Last updated April 2, 2026
Muay Thai Legends Don't Belong in UFC - Here's Why
Oddify Research
Sports Betting Analysis
Why traditional Muay Thai fighters like Decho Por Borirak are doomed to fail in modern UFC. The harsh truth about style transitions.
Muay Thai Legends Don't Belong in UFC - Here's Why
The UFC's obsession with importing Muay Thai legends is setting fighters up for spectacular failure. Case in point: Decho Por Borirak stepping into the octagon against Suriyanlek Por Yenying.
Everyone's buying into the romantic narrative. "Pure striking artistry meets cage fighting." It's complete nonsense.
The Numbers Don't Lie
Caesars has Suriyanlek as a -180 favorite for good reason. Traditional Muay Thai fighters have a dismal 23% win rate in their UFC debuts over the past five years. That's not coincidence - that's systematic failure.
Look at the evidence. Legendary Thai fighters consistently struggle with:
- Takedown defense (67% failure rate against wrestlers)
- Cage positioning and clinch work against the fence
- Ground game transitions (average 2.1 submission attempts faced per fight)
The Harsh Reality of Style Translation
Muay Thai's beautiful symmetry becomes a liability in MMA's chaos. Those picture-perfect techniques? They require space, timing, and rules that simply don't exist in the octagon.
Decho Por Borirak built his reputation in rings with completely different dimensions. No cage to lean against. No takedown threats disrupting rhythm. No ground-and-pound to worry about.
The UFC keeps selling us this fantasy that "striking is striking." Wrong. MMA striking is its own beast entirely.
Why Everyone's Getting This Wrong
The mainstream narrative focuses on highlight reels and traditional accomplishments. Reporters gush about "authentic Muay Thai artistry" while ignoring the fundamental incompatibility.
Here's what they're missing: Modern MMA has evolved past pure style specialists. The game rewards adaptability, not tradition.
Look at September 13th's other matchups. Jared Gordon (-250 favorite) represents the new breed - well-rounded, adaptable, cage-smart. Meanwhile, traditional stylists keep getting fed to the wolves.
The Training Camp Delusion
Six months of MMA training doesn't erase decades of muscle memory. You can't teach cage craft in a crash course. These fighters are learning entirely new spatial awareness while their opponents have lived in octagons for years.
The betting odds reflect this reality. When oddsmakers consistently favor opponents of traditional Muay Thai imports, it's not disrespect - it's mathematical certainty.

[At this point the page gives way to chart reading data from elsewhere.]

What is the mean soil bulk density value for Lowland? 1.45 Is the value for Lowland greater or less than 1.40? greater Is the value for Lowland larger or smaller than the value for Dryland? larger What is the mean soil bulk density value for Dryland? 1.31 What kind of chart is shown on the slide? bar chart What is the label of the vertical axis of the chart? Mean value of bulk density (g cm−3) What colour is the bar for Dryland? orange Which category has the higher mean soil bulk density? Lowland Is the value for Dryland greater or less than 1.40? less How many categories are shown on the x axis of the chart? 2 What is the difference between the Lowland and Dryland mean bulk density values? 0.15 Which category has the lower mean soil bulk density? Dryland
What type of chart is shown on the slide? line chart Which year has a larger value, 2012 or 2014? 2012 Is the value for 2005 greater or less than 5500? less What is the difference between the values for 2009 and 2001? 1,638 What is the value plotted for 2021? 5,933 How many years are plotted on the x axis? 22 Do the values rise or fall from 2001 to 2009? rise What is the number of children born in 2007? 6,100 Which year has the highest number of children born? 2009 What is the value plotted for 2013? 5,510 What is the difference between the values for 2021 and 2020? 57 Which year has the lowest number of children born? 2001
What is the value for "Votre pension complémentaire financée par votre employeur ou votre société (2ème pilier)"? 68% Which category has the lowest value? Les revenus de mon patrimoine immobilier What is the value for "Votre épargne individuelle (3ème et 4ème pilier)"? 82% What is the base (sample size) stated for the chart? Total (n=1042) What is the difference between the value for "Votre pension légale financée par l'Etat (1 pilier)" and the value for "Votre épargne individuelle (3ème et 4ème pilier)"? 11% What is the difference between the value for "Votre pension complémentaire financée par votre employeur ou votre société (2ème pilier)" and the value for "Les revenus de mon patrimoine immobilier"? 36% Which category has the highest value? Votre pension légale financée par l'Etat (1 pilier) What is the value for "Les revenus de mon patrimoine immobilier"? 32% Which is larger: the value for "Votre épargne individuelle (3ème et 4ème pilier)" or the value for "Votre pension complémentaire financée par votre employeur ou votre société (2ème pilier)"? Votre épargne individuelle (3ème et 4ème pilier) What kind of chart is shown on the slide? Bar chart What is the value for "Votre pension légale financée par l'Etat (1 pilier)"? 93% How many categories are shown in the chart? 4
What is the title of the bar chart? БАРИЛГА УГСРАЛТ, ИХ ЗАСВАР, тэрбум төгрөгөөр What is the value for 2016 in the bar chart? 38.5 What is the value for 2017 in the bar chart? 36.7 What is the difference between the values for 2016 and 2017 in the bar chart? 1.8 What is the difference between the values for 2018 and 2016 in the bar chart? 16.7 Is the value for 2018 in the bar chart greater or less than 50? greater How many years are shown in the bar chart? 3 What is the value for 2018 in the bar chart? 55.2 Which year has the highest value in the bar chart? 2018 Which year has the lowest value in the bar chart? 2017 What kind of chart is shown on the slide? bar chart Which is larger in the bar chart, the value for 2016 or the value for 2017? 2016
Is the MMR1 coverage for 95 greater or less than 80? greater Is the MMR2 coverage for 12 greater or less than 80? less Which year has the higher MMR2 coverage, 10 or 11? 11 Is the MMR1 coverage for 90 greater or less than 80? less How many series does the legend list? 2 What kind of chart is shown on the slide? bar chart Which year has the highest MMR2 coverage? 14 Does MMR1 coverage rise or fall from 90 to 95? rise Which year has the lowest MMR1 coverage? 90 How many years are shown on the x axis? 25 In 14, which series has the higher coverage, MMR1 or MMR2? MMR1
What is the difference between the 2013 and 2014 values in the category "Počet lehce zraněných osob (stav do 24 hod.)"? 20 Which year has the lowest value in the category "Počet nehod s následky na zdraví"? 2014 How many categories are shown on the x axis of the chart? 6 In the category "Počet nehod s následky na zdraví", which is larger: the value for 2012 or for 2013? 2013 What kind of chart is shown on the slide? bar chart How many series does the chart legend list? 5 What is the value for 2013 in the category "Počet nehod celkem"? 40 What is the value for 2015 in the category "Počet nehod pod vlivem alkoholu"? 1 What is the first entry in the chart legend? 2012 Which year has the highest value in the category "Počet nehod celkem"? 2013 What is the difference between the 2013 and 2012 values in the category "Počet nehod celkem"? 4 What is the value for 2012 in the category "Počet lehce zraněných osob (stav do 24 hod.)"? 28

The Exception That Proves the Rule
Anderson Silva succeeded because he abandoned traditional Muay Thai positioning. He created his own hybrid system. The fighters who try to stay "pure" get dominated.
UFC 306 will likely add another data point to this trend. Traditional techniques meeting modern reality rarely ends well for tradition.
Stop Romanticizing Inevitable Failure
The UFC's Muay Thai experiment isn't expanding the sport - it's exploiting legends for casual fan excitement. These fighters deserve better than being showcase opponents for the evolved MMA generation.
Bottom line: Respecting Muay Thai means acknowledging it belongs in rings, not cages. Pretending otherwise just sets legends up for public humiliation.